▶ **Source extract**
──────────────────────────────

Post by Ranger Ron »

You can Live in California where...
1. You make over $250,000 and you still can't afford to buy a house.
2. The fastest part of your commute is going down your driveway.
3 . You know how to eat an artichoke.
4. You drive your rented Mercedes to your neighborhood block party.
5. When someone asks you how far something is, you tell them how long
it will take to get there rather than how many miles away it is.
6. The 4 seasons are: Fire, Flood, Mud, and Drought.

You can live in Colorado where...
1. You carry your $3,000 mountain bike atop your $500 car.
2. You tell your husband to pick up Granola on his way home and he stops
at the day care center.
3. A pass does not involve a football or dating.
4. The top of your head is bald, but you still have a pony tail.

You can Live in New York City where...
1. You say 'the city' and expect everyone to know you mean Manhattan
2. You can get into a four-hour argument about how to get from Columbus Circle
to Battery Park, but can't find Wisconsin on a map.
3. You think Central Park is 'nature,'
4. You believe that being able to swear at people in their own language makes
you multi-lingual.
5. You've worn out a car horn.
6. You think eye contact is an act of aggression.

You can live in Phoenix , Arizona where.....
1. You are willing to park 3 blocks away because you found shade.

──────────────────────────────

▶ **Stated task**
Go on with the forum post of jokes about living in different places, starting right after its last line.

▶ **Material provided**
──────────────────────────────

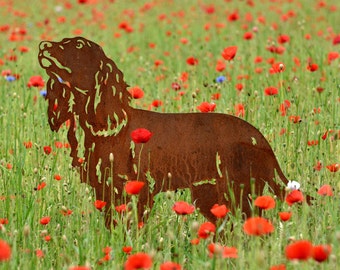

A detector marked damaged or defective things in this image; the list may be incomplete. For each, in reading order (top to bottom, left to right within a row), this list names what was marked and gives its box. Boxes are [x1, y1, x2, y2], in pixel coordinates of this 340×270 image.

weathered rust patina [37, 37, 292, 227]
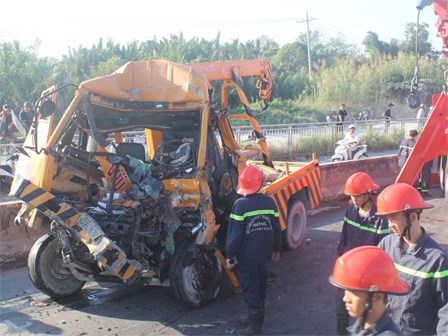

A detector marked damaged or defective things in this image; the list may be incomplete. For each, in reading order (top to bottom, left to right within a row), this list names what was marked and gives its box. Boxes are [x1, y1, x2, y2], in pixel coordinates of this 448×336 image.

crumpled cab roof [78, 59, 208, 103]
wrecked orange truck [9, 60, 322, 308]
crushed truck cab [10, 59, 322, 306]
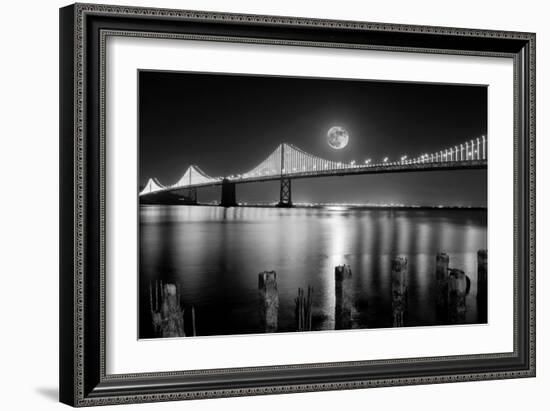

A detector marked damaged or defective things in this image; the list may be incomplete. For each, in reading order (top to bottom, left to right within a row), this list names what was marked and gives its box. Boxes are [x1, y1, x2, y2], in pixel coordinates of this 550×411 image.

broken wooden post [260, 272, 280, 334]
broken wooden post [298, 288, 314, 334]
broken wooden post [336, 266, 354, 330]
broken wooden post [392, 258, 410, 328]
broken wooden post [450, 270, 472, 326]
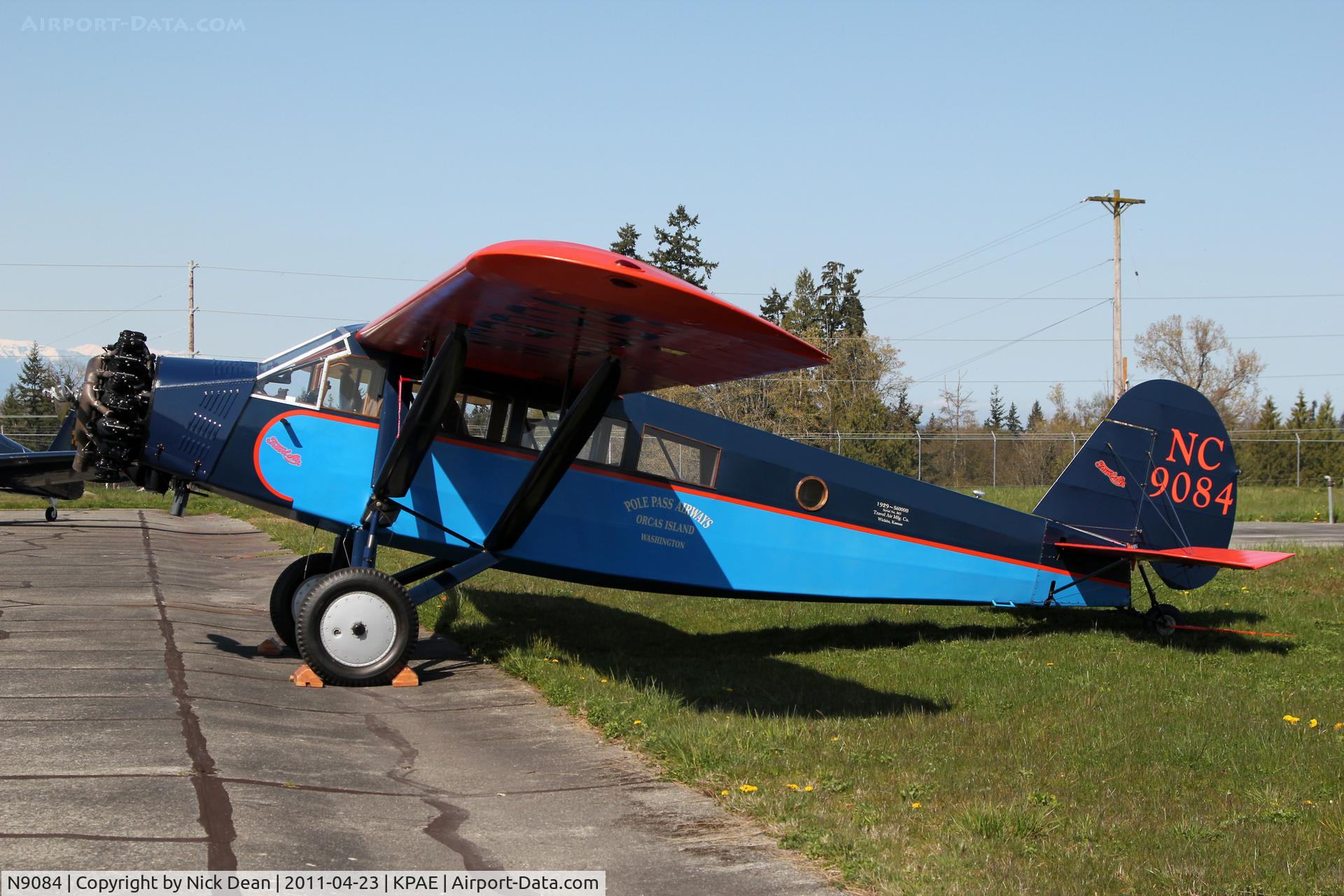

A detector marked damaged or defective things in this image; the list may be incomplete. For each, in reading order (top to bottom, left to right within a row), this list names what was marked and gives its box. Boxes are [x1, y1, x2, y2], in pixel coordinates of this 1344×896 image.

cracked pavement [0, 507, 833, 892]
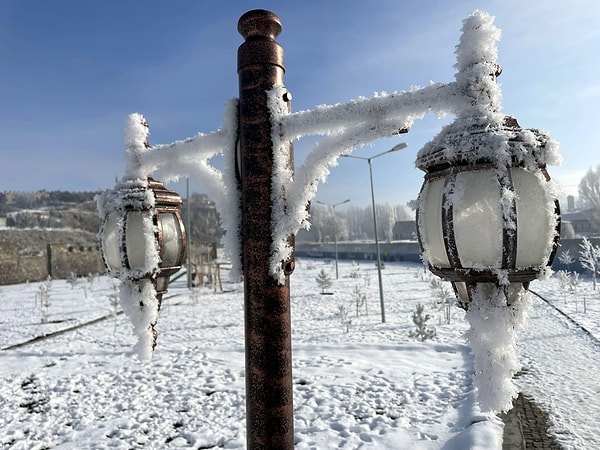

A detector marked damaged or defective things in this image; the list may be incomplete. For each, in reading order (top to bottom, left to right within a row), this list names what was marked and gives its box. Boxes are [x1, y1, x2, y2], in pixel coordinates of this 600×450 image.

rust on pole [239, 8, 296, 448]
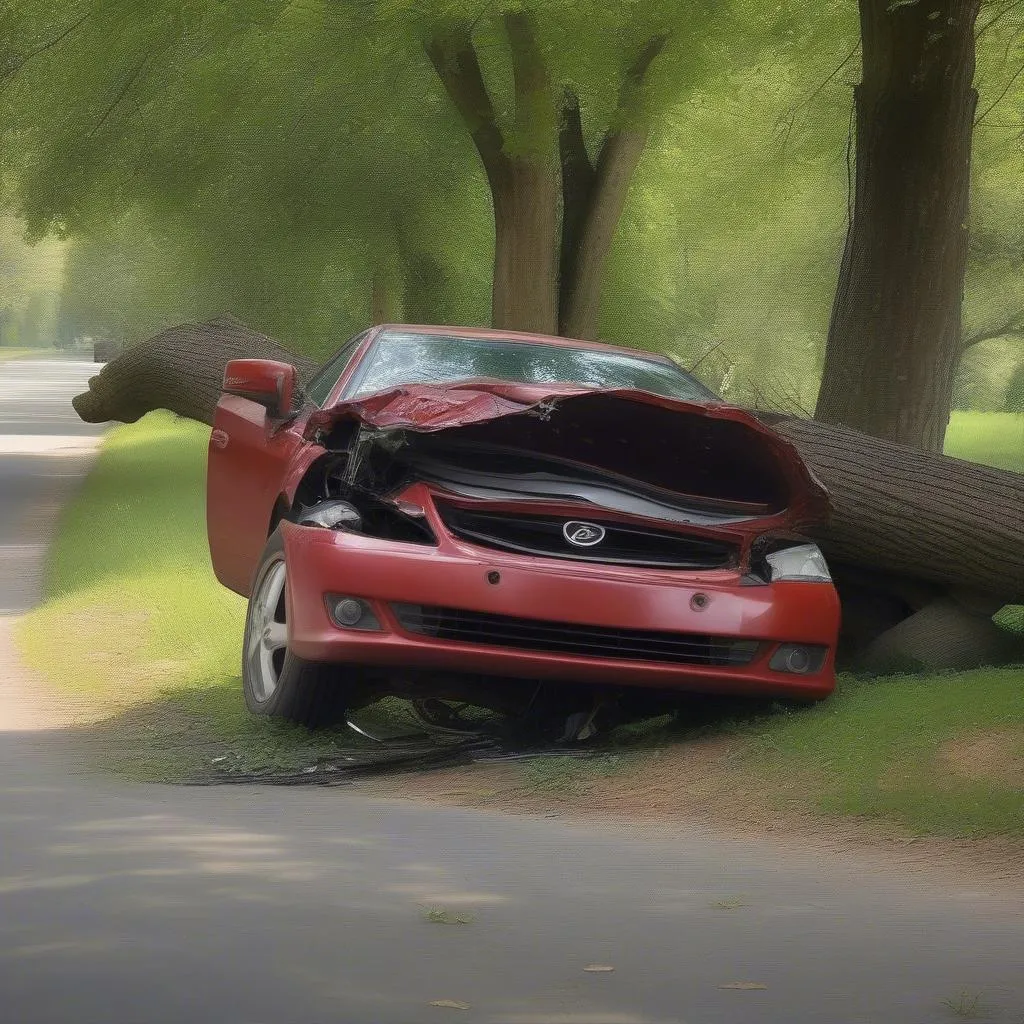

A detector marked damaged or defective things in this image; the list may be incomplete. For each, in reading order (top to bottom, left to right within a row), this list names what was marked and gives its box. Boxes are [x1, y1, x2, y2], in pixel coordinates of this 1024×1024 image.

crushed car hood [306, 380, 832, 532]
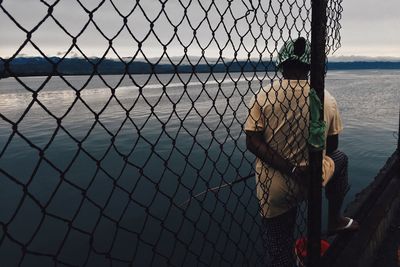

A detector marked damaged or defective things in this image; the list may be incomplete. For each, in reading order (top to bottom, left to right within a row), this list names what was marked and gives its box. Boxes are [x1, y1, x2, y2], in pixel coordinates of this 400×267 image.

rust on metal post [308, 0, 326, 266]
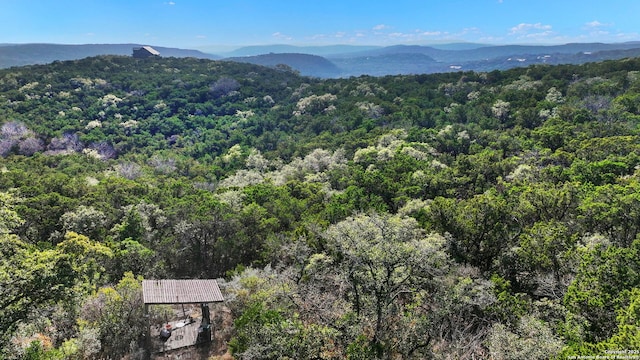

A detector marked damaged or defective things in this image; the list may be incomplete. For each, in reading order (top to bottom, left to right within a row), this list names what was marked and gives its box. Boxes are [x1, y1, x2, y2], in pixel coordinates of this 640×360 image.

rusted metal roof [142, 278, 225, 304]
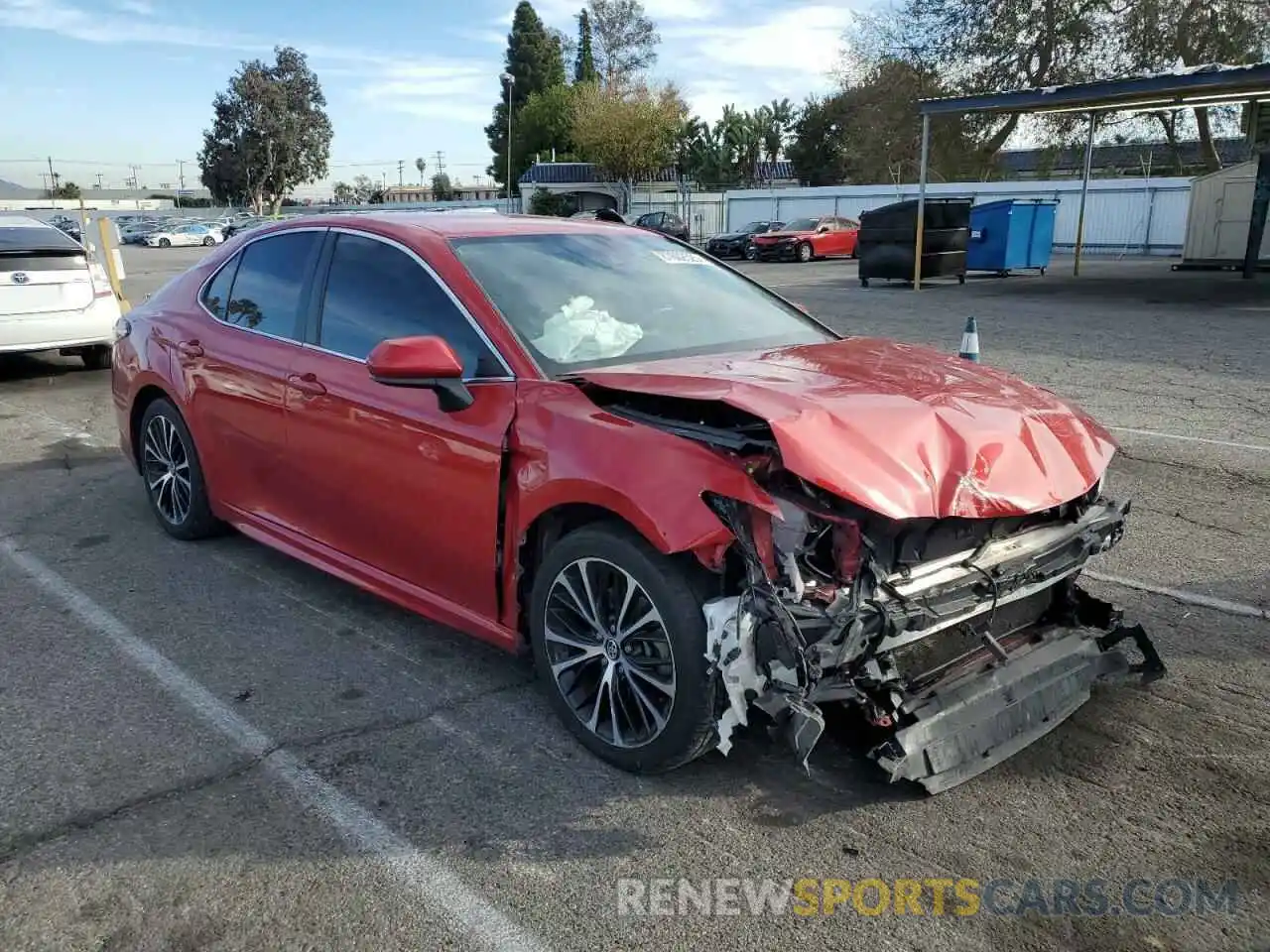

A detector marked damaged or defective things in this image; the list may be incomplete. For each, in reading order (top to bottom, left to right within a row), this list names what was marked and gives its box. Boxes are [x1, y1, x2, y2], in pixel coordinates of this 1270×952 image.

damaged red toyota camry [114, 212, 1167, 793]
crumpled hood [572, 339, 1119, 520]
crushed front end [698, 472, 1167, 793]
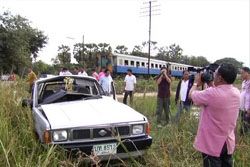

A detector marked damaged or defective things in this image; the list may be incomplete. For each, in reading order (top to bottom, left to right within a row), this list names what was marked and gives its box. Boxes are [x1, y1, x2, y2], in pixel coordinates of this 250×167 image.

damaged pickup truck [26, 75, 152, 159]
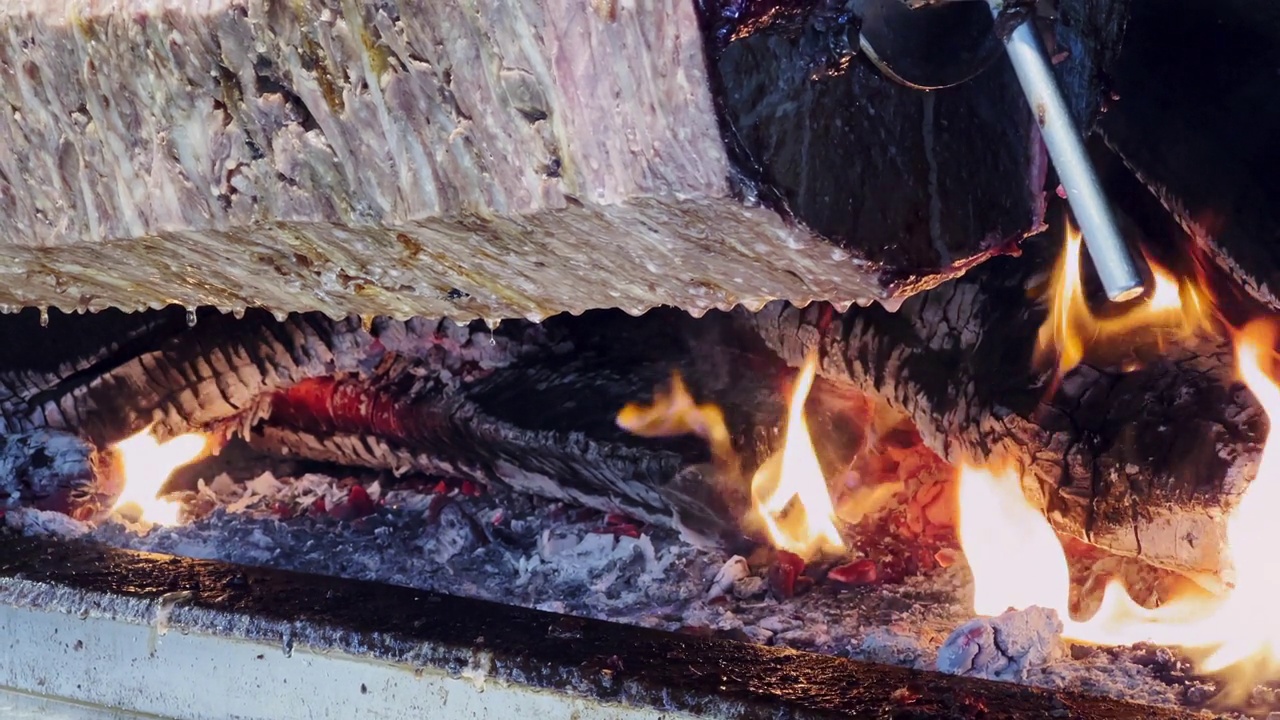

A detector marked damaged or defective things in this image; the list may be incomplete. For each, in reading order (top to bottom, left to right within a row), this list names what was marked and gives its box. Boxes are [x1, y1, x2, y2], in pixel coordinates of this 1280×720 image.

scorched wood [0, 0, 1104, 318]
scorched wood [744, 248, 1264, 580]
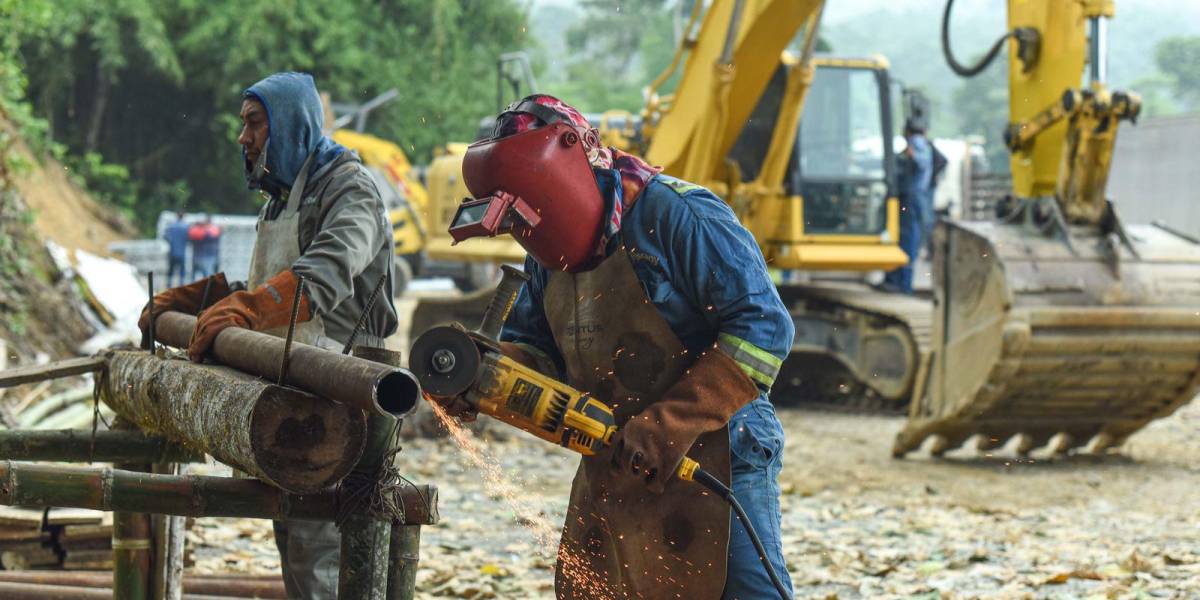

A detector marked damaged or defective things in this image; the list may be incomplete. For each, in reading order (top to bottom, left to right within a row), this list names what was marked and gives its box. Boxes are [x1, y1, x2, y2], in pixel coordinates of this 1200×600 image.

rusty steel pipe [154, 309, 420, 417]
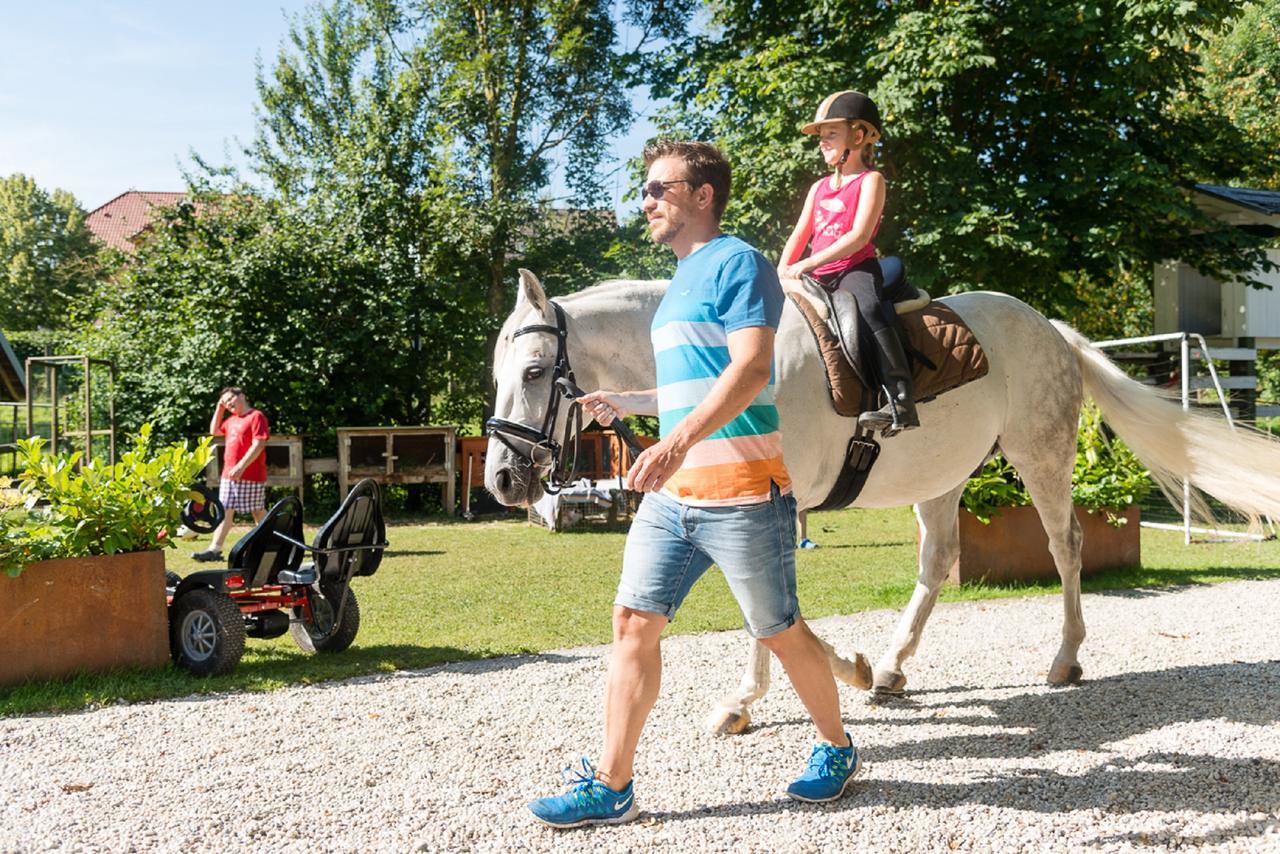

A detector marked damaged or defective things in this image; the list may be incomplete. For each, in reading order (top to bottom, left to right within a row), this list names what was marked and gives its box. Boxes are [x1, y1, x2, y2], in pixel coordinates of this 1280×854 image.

──────────────────────────────

▶ **Response to this task**
2. You've experienced condensation on your butt from the hot water in the toilet bowl.
3. You can drive for 4 hours in one direction and never leave town.
4. You have over 100 recipes for Mexican food.
5. You know that 'dry heat' is comparable to what hits you in the face when you
open your oven door.
6. The 4 seasons are: tolerable, hot, really hot, and ARE YOU KIDDING ME??!

You can Live in Maine where...
1. You only have four spices: salt, pepper, ketchup, and Tabasco
2. Halloween costumes fit over parkas.
3. You have more than one recipe for moose.
4. Sexy lingerie is anything flannel with less than eight buttons.
5. The four seasons are: winter, still winter, almost winter, and construction.

You can Live in the Deep South where...
1. You can rent a movie and buy bait in the same store.
2. 'y'all' is singular and 'all y'all' is plural.
3. 'He needed killin'' is a valid defense.
4. Everyone has 2 first names: Billy Bob, Jimmy Bob, Mary Sue, Betty Jean, etc.

You can live in the Midwest where...
1. You've never met any celebrities, but the mayor knows your name.
2. Your idea of a traffic jam is ten cars waiting to pass a tractor.
3. You have had to switch from 'heat' to 'A/C' on the same day.
4. You end sentences with a preposition: 'Where's my coat at?'
5. When asked how your trip was to any exotic place, you say, 'It was different!'
SUA SPONTE - "We few, we happy few, we BAND OF BROTHERS;
for he today that sheds his blood with me shall be my brother!"
- Shakespeare

RLTW! - Land of the Free BECAUSE of the Brave

RS 3-70
SSG VN 69-70
I Co., 75th. Inf.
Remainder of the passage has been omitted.